O autor do projeto que proíbe a cobrança do passaporte sanitário, Cattani, negou que tenha uma postura de negar a doença virulenta que casou a pandemia.

“Somos chamados de negacionistas, mas mesmo assim eu me orgulho de ser chamado de negacionista vindo de onde vem o chamamento, porque a nossa bancada dos negacionistas não é a bancada do mensalão, do petrolão, não defende ditaduras, não é a bancada do aborto. É a bancada da família, da pátria, da liberdade”, rebateu.

Xuxu Dal Molin (PSC) e delegado Sérgio (PSL) também reforçaram o discurso contra o passaporte.
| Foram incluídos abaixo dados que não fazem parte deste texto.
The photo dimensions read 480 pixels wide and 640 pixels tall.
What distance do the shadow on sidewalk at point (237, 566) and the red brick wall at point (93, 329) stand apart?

Xuxu lembrou que se vacinou, mas defendeu que negacionistas são aqueles que ignoram as mortes que têm acontecido mesmo após as pessoas tomares duas doses das vacinas. Já o delegado avaliou que o Estado não deve interferir na liberdade dos cidadãos dessa forma. O parlamentar comparou a exigência do comprovante de vacina à carta de alforria dada aos escravos, após 1.888.

O deputado petista Valdir Barranco alegou que não há urgência na matéria e pediu vista do projeto. Porém, a solicitação foi negada pelo presidente do Legislativo, Max Russi, com base no regimento interno da Casa de Leis.

“Foi concedido ontem (terça-feira) ao deputado Lúdio Cabral, então não terá a concessão da vista”, disse.

Votação

O projeto foi aprovado com votos contrários apenas dos deputados petistas Lúdio Cabral e Valdir Barranco.